At midnight, Karan crouched in a frigid box car, examining blackberries. He investigated each row of boxes, peering into each plastic container with his iPhone flashlight, and tasting as he went. The plump berries were still reddish and tart. Some were touched by mold (a “gift” in market lingo). “The best are $32 a box, these are $12,” he explained, and at that price, a deal too good to pass up. Karan scribbled “SOLD” on a paper attached to the boxes and hurried on.

As Karan snaked through the warehouse, squeezing, peeling, smelling, tasting every item along the way, he created a mental inventory of the night’s offerings. Plump sweet-O pluots (a plum/apricot hybrid) from California with speckled yellow skin looked delicious but were too sour. Mandarin oranges from Peru peeled easily, but didn’t have a sticker. “Customers want to see a sticker,” Karan said.

Outside on the loading docks, the hot air carried the sour smell of composting produce. Errant tomatoes and apples, the casualties of hurried transport, lay crushed into the concrete. Workers in reflective vests, hauling pallets stacked with onions and cucumbers, weaved between one another on the narrow walkway.
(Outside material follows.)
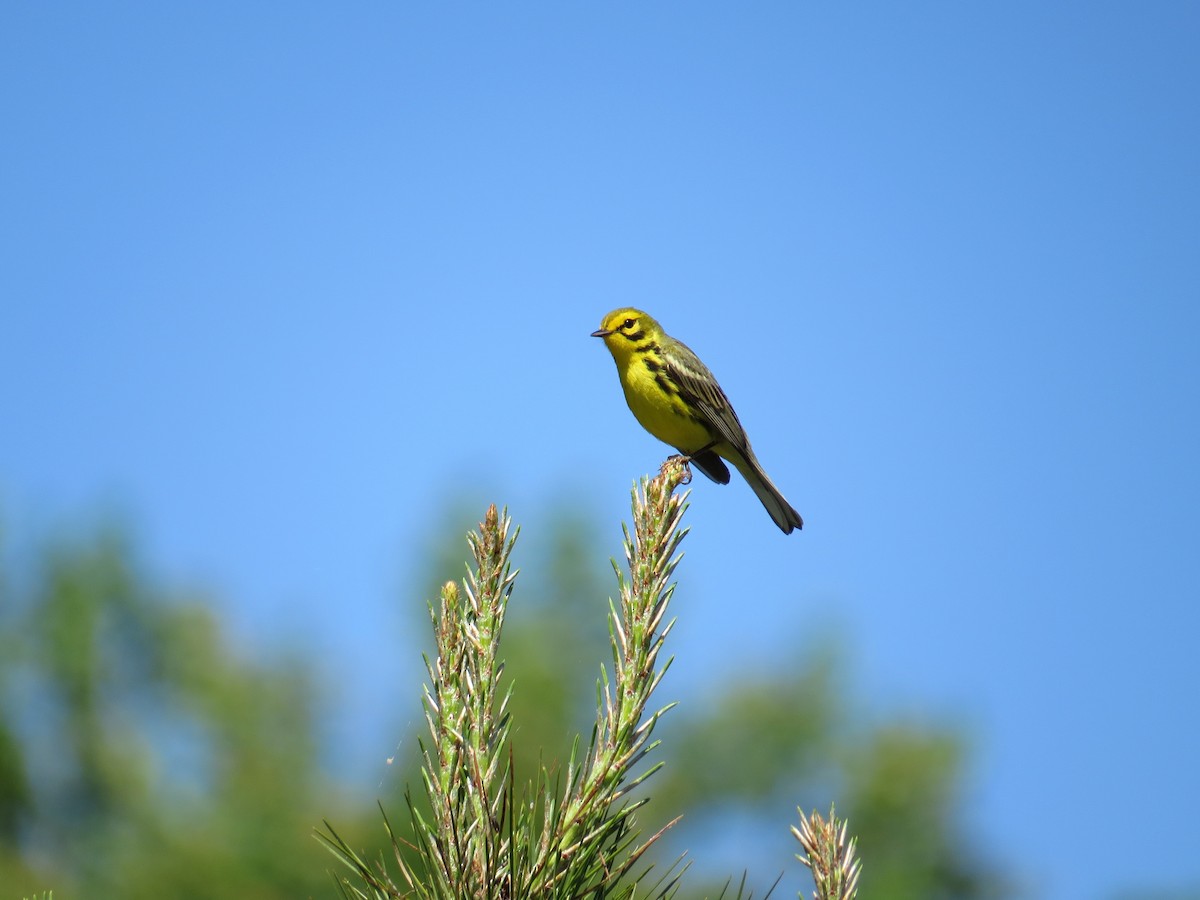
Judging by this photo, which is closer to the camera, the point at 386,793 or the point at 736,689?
the point at 386,793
A novice might stay pressed up against the wall for fear of joining the tomatoes crushed underfoot. Karan walked down the middle of the dock, allowing the traffic to make way for him.

After making his selection from each seller, Karan headed for the sales office to complete his purchase. The entire process generally takes around eight hours, often keeping Karan at the market past 2 a.m.
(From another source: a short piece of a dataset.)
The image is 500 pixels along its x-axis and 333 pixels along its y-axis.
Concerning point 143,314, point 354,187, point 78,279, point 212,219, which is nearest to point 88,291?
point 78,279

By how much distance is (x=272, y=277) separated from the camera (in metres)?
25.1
Each of the market’s 35 sellers has at least one glass-enclosed sales office stationed along the loading dock. Rows of salesmen (they are all men) sit behind raised counters, punching orders into the computers in front of them and cracking wise to anyone within earshot.

“This is what I call jack-off hour,” a salesman named Joey Mush grinned through his walrus mustache. “Because all the customers are jack-offs.” A menagerie of gold charms, jumbled together on a single chain around his neck, jangled as he laughed at his own joke.

Mush is not his real last name. He doesn’t like people to know his real last name. And he’s particular about the pronunciation: “Not ‘moosh,’” he instructed, “mush, like mushroom.” The pronunciation make sense since Mush is the resident mushroom specialist at A&J Produce, one of the largest sellers in the market.

Mush has been at the market for over 40 years, first working with his father, then running his own business, before coming to work at A&J Produce. Like Karan, Mush is a total obsessive. His mind is constantly churning through data. Recently, Trump’s tariffs on Chinese imports had caused a shortage of peeled garlic. This week, the price of broccoli had spiked during the gap between the Canadian and Californian growing season.

The camaraderie and teasing between salesmen and buyers like Mush and Karan belies the gravity of their relationships. A single transaction can total thousands of dollars.Trust and reputation mean everything to these men.

But, just as necessary as characters like Mush and Karan are, they are also quickly becoming an anachronism.

These days, over 60% of orders that A&J Produce receives are placed over the phone for delivery, according to co-owner John Tramutola, Jr. These tele-buyers rely on Tramutola and his team to ensure quality, instead of visiting the market to inspect the goods in person. “Those days are over,” Tramutola said. “Nowadays everyone wants to stay in bed.”

And as the current salesmen age out of the industry, it isn’t clear who will replace them. “This isn’t a job for the young,” said Anthony G, a salesman at AJ Trucco, another larger seller in the market. “What young person is going to spend all night here?”

Whoever comes next, they will have to be just as obsessed and just as tough. “This is my life,” Mush said, reflecting on his career, before adding with a chuckle, “and I lament every night.”